- _Given exercise_
Reproduce word for word the lines of the records that start with the line containing "Of point 416,322, point" and go on through the end of the records.
⁂
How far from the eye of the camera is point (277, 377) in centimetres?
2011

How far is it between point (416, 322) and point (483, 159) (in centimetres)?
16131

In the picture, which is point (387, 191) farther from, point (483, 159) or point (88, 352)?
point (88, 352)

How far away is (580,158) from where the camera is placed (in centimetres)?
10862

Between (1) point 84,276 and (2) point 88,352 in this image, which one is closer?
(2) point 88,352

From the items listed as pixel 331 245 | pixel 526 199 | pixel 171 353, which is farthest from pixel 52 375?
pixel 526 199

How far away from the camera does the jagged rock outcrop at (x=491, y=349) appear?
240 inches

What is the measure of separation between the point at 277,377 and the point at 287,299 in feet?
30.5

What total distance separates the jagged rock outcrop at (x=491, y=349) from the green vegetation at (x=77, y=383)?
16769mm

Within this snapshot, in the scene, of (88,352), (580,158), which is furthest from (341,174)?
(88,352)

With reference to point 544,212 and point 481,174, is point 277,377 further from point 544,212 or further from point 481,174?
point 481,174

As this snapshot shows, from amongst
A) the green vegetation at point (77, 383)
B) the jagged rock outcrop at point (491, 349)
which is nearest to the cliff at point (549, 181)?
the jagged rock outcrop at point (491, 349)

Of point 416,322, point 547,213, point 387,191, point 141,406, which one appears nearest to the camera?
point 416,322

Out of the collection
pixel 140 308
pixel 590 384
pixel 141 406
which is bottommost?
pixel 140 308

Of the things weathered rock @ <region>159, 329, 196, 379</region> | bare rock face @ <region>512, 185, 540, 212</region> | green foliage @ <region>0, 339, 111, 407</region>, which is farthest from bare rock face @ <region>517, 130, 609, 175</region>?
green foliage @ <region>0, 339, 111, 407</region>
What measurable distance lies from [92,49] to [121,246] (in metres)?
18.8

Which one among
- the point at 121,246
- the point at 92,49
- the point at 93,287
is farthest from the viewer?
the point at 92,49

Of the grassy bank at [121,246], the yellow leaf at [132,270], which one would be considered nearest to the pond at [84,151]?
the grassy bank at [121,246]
⁂
- _Full output_
Of point 416,322, point 547,213, point 387,191, point 141,406, which one appears nearest to the camera?
point 416,322

Out of the collection
pixel 140 308
pixel 590 384
pixel 141 406
which is bottommost?
pixel 140 308

Of the things weathered rock @ <region>159, 329, 196, 379</region> | bare rock face @ <region>512, 185, 540, 212</region> | green foliage @ <region>0, 339, 111, 407</region>, which is farthest from bare rock face @ <region>517, 130, 609, 175</region>?
green foliage @ <region>0, 339, 111, 407</region>
What measurable distance lies from [92,49] to [121,246] (in metres)?
18.8

Which one among
- the point at 121,246
- the point at 92,49
- the point at 93,287
is farthest from the viewer?
the point at 92,49

Of the grassy bank at [121,246], the yellow leaf at [132,270], which one would be considered nearest to the pond at [84,151]?
the grassy bank at [121,246]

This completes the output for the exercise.